# [RECORDED INFORMATION]

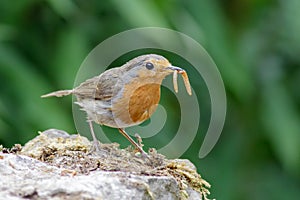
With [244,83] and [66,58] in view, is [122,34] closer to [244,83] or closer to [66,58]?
[66,58]

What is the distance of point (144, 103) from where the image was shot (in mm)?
3111

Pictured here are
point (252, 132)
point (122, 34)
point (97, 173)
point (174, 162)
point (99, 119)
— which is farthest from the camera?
point (252, 132)

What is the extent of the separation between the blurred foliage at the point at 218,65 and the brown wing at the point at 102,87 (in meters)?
0.96

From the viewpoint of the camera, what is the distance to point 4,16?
189 inches

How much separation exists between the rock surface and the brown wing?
23cm

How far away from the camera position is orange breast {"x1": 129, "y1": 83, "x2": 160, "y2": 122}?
3119 millimetres

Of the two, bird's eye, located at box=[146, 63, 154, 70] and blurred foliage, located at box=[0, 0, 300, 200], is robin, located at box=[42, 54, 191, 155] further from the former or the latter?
blurred foliage, located at box=[0, 0, 300, 200]

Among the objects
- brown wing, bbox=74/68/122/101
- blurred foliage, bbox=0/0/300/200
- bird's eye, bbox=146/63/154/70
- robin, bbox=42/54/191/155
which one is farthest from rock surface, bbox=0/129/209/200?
blurred foliage, bbox=0/0/300/200

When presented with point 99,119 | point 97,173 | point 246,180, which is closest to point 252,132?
point 246,180

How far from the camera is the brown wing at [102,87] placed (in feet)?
11.0

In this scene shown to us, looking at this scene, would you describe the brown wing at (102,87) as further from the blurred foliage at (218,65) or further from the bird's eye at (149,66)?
the blurred foliage at (218,65)

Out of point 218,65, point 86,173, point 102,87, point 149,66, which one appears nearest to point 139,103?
point 149,66

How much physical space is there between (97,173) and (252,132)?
321 cm

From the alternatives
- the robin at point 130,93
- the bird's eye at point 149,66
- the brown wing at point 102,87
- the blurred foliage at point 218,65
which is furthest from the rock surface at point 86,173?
the blurred foliage at point 218,65
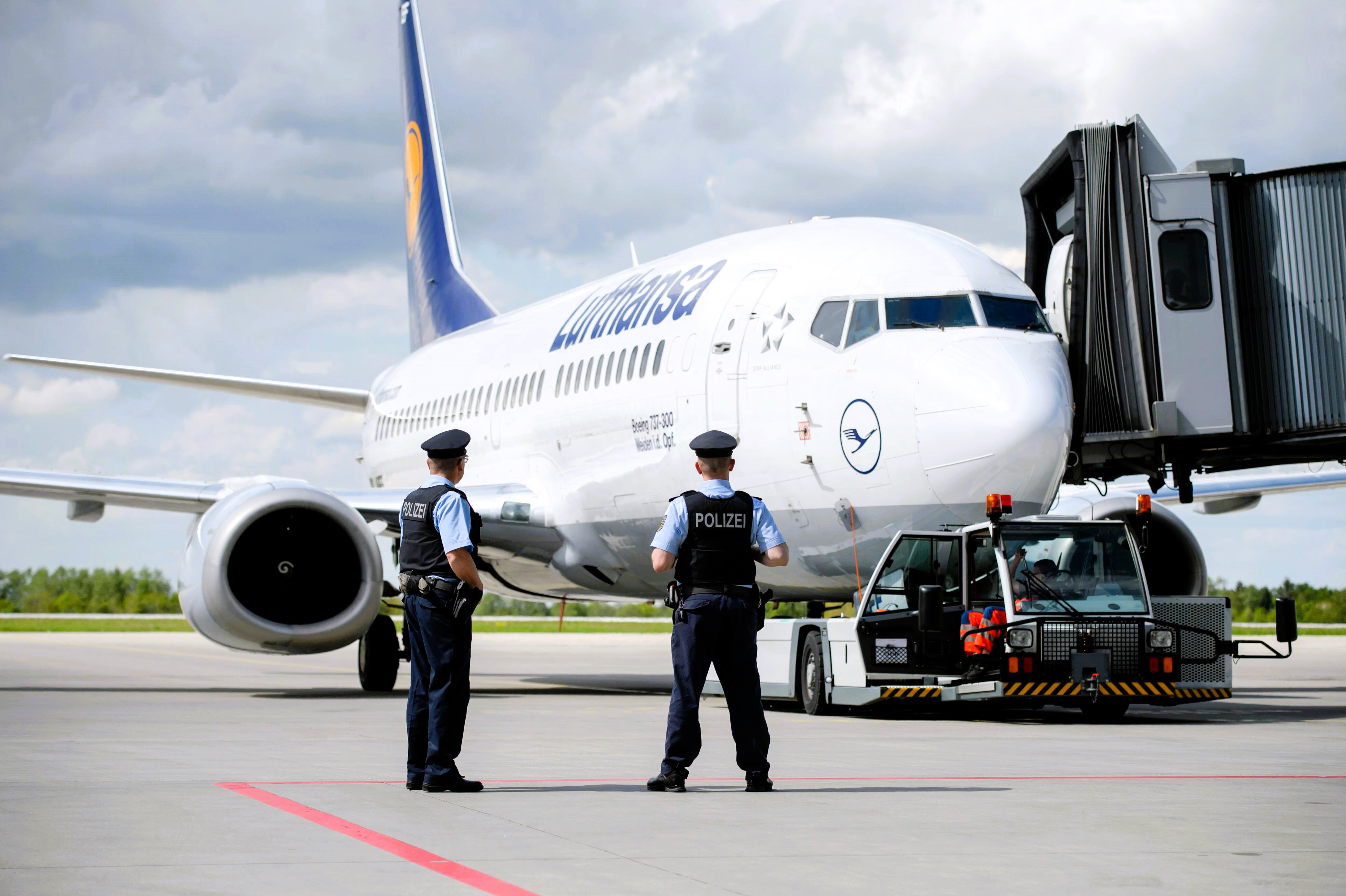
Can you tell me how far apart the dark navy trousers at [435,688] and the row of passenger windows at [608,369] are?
7.01m

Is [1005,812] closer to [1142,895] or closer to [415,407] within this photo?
[1142,895]

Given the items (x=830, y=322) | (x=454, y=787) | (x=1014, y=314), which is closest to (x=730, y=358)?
(x=830, y=322)

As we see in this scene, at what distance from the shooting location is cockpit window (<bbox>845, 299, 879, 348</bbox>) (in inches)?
478

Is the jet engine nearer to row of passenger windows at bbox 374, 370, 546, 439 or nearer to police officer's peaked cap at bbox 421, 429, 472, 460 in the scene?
row of passenger windows at bbox 374, 370, 546, 439

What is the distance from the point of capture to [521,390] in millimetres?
17266

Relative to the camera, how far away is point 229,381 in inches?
853

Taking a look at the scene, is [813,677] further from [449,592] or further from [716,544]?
[449,592]

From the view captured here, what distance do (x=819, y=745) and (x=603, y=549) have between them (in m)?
6.05

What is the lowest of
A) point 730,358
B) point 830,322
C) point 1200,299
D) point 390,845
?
point 390,845

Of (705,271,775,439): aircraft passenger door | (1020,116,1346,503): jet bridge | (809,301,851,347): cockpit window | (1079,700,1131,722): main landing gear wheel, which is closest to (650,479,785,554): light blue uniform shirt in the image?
(1079,700,1131,722): main landing gear wheel

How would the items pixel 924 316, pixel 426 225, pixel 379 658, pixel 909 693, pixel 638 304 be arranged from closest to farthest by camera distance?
pixel 909 693 → pixel 924 316 → pixel 638 304 → pixel 379 658 → pixel 426 225

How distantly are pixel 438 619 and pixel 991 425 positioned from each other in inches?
200

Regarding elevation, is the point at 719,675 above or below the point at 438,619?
below

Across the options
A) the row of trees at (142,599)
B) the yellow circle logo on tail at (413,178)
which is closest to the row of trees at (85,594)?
Result: the row of trees at (142,599)
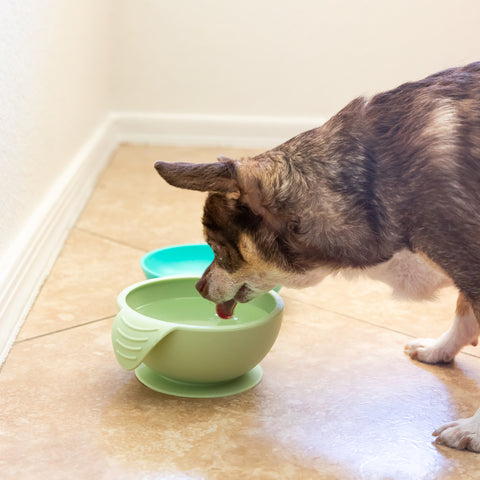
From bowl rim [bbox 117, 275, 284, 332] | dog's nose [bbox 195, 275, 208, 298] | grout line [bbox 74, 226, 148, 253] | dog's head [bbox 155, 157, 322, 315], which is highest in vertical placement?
dog's head [bbox 155, 157, 322, 315]

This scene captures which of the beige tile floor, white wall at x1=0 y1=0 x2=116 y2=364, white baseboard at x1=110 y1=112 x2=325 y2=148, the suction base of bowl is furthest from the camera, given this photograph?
white baseboard at x1=110 y1=112 x2=325 y2=148

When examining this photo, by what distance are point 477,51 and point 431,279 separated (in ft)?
9.05

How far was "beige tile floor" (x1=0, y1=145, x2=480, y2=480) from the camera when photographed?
1.37m

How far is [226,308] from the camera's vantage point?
1702mm

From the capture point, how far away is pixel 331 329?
79.0 inches

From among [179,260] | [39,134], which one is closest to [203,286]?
[179,260]

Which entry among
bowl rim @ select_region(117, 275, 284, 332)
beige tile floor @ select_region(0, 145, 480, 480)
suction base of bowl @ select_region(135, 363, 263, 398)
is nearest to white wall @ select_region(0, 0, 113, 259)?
beige tile floor @ select_region(0, 145, 480, 480)

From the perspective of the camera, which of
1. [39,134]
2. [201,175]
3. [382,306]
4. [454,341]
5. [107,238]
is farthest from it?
[107,238]

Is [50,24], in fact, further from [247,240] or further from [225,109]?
[225,109]

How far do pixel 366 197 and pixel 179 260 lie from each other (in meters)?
0.85

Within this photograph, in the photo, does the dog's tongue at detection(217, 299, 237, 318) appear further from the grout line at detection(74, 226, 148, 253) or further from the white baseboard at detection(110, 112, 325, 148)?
the white baseboard at detection(110, 112, 325, 148)

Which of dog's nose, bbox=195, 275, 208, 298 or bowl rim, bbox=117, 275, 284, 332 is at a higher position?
dog's nose, bbox=195, 275, 208, 298

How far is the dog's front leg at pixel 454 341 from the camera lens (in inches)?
70.3

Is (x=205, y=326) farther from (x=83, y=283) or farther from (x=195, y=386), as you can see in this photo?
(x=83, y=283)
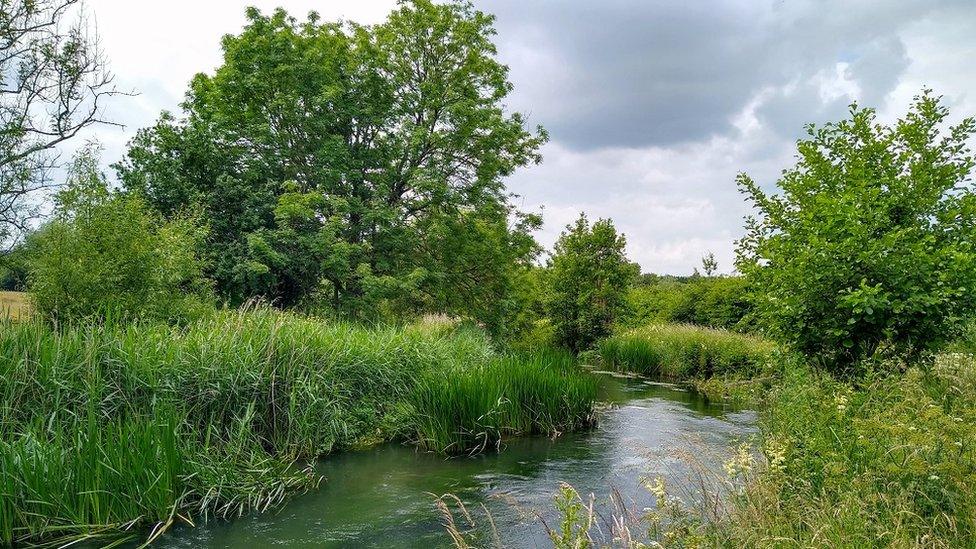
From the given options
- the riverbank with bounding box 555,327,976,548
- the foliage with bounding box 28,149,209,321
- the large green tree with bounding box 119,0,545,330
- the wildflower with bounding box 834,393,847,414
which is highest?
the large green tree with bounding box 119,0,545,330

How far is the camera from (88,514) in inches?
218

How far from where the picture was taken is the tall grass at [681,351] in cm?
1662

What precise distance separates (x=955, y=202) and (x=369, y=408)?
28.0ft

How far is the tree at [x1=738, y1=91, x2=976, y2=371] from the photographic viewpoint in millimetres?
6410

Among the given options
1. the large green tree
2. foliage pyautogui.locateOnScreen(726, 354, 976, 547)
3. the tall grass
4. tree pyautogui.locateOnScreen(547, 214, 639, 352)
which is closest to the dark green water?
foliage pyautogui.locateOnScreen(726, 354, 976, 547)

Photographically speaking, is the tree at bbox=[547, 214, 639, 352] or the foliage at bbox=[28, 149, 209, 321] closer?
the foliage at bbox=[28, 149, 209, 321]

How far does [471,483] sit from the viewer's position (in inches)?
302

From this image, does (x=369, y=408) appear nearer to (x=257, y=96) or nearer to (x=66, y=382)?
(x=66, y=382)

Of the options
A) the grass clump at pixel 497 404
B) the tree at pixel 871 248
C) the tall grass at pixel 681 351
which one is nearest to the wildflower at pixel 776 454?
the tree at pixel 871 248

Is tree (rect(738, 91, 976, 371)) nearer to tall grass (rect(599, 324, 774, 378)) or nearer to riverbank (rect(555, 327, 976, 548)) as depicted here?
riverbank (rect(555, 327, 976, 548))

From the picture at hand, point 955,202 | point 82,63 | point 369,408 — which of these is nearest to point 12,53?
point 82,63

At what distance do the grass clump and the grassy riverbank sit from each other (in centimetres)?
3

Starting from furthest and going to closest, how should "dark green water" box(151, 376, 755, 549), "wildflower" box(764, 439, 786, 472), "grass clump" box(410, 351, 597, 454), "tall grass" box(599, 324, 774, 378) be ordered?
"tall grass" box(599, 324, 774, 378) < "grass clump" box(410, 351, 597, 454) < "dark green water" box(151, 376, 755, 549) < "wildflower" box(764, 439, 786, 472)

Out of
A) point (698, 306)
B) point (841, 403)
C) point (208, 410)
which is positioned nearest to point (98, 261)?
point (208, 410)
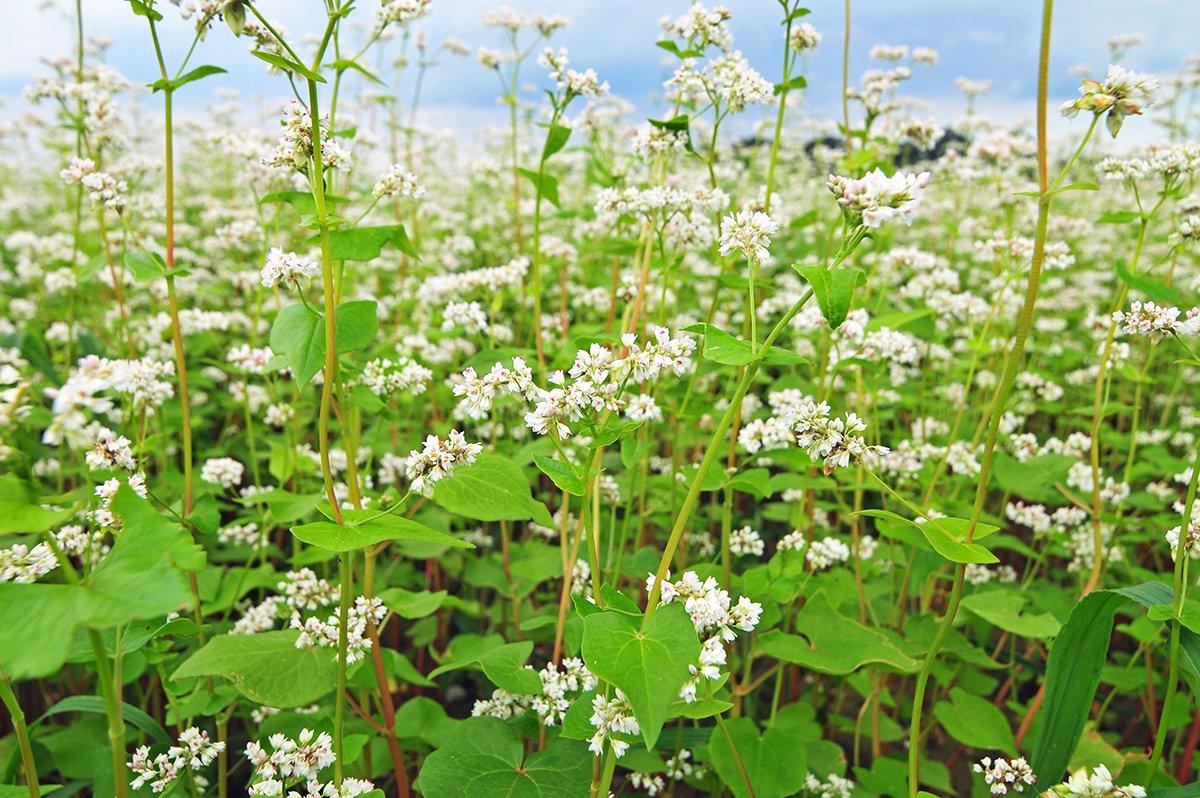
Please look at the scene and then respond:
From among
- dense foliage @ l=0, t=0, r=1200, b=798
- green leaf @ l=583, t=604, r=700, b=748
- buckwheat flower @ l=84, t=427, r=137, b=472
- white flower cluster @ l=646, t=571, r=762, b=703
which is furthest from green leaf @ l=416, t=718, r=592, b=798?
buckwheat flower @ l=84, t=427, r=137, b=472

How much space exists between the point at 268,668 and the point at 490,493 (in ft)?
2.82

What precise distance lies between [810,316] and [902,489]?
4.64 ft

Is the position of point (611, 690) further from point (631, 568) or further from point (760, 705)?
point (760, 705)

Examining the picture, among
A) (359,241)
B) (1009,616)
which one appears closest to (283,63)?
(359,241)

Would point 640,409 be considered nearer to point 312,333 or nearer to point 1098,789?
point 312,333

# [WHAT YOU ARE ASKED TO DO]
Take the line in which "How much space" occurs and each subsequent line through the end; give these lines again without alteration.

# [REPLY]
How much space exists between the point at 268,668 and the point at 490,493 (in ft)?
2.82

What precise distance lies between [810,316] and [902,489]?
4.64 ft

Is the position of point (611, 690) further from point (631, 568) or further from point (760, 705)?
point (760, 705)

Examining the picture, among
A) (359,241)
B) (1009,616)
which one appears closest to (283,63)?
(359,241)

Would point 640,409 be considered nearer to point 312,333 or nearer to point 1098,789?
point 312,333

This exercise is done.